As of Friday, USC’s class of 2028 has the lowest admissions rate in university history.
The university released its regular decision undergraduate admissions results for the class of 2028, which revealed around 82,000 prospective students applied, the highest in university history.
Last year, the admissions rate was 9.9%, and respectively in 2010, it was 26.3%, according to Crimson Education. According to Kirk Brennan, the director of undergraduate admissions, USC has offered admission to around 9,000 students for the 2024 admissions cycle: 3,000 in early action, 4,600 for the fall, and 1,400 for Spring 2025.
Charlotte Doré, a prospective freshman for the class of 2028, said that the lower rates reflect an increasingly obscure and confusing admissions process across all universities.
“I think just each school looks for a different type of person,” she said. “And there’s so many talented people applying. And sometimes it’s just like throwing darts at a board until you hit a target and find one talented person out of a bunch because you can’t take them all.”
For many newly admitted students, opening the decision was a particularly nerve-racking process.
“I literally convinced my brain that it was going to be a rejection letter,” Doré said. “I was seeing a movie on Friday. And afterwards, I opened my phone and there was like, oh, ‘update to your USC admissions portal.’ And I’m freaking out. I’m trying to reload the page a bunch of times, and we finally get out and I open the letter and it says, I was accepted. And I started sobbing outside of this theater.”
Grace Cahill, an incoming student majoring in music industry in the class of 2028, found out she got in during a road trip, along with her twin sister.
“I opened it and I turned back and I started crying,” Cahill said. “We all started screaming. And it was the most insane moment of my life. My twin sister also applied to the music industry major. And I’m like, ‘Catherine, I’m sorry, if you don’t get in’ and I opened hers. And she got in too. So we just started crying and screaming together.”
Arman Ahmad, an incoming freshman admitted early action, said that he didn’t believe it when he saw the acceptance letter.
“I was like, ‘What the hell?’” he said. “I didn’t believe it at all.”

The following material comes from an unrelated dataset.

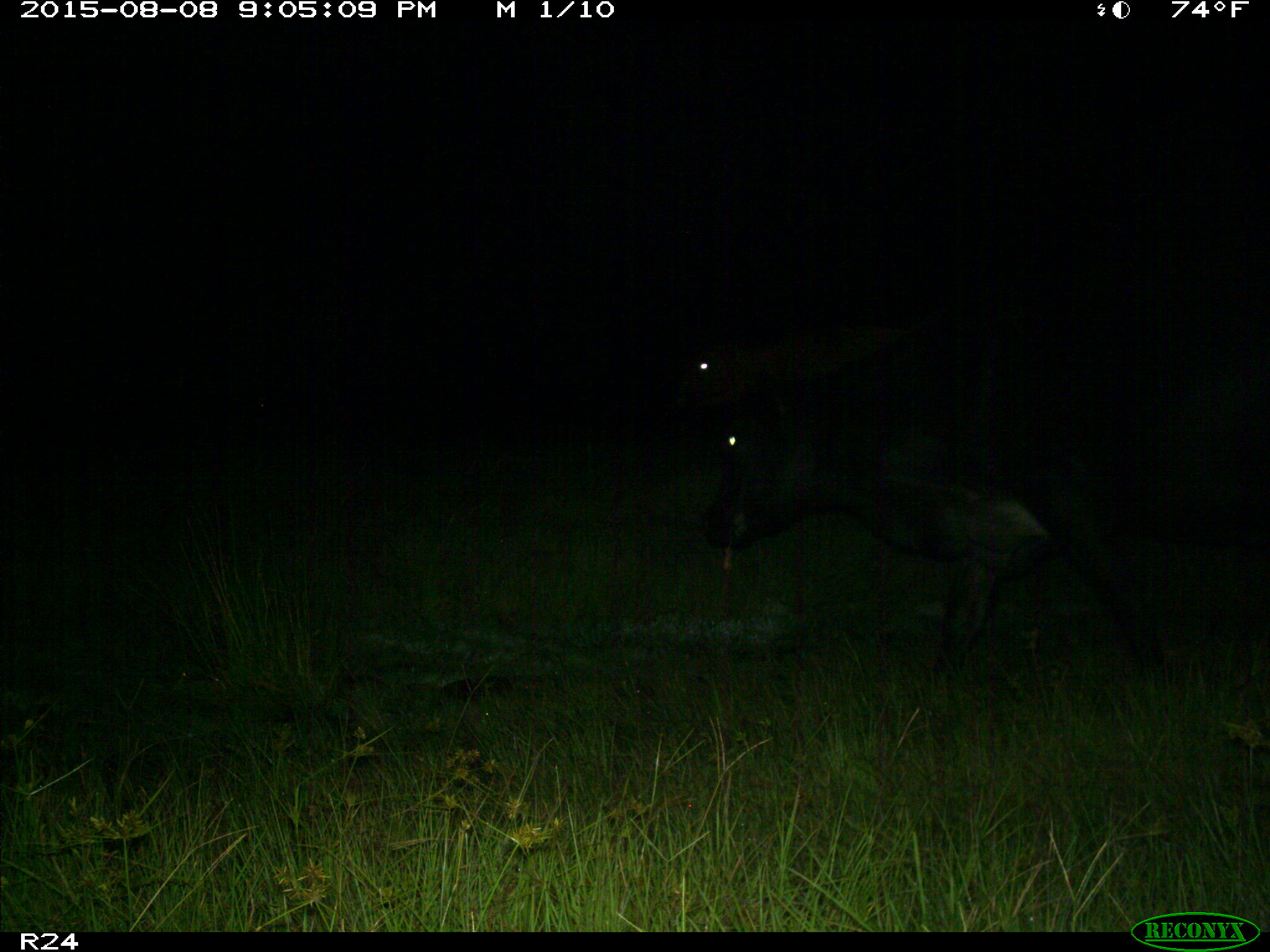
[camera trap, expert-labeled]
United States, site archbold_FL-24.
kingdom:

Nate Quezada, a senior studying computer science, said that the lower admissions rates speak to the growing popularity of USC, both for its location and quality of education.
“So many people from everywhere want to go to school in California and USC is one of the better schools that people want to go to,” he said. “So it makes a lot of sense that a lot of people apply. When it’s so popular, you can only accept so many.”
In addition to the record-high application numbers and record-low admissions rates, USC is looking to make adjustments to the Trojan Transfer program, which had previously been offered to legacy students who were not admitted.
This year, all students not offered admission will be given the opportunity to sign up for a Trojan Transfer Information Session during the summer, which Brennan said are intended to assist students in coursework planning so that they may become strong transfer candidates in the future.
USC will host an open house for newly admitted students April 7.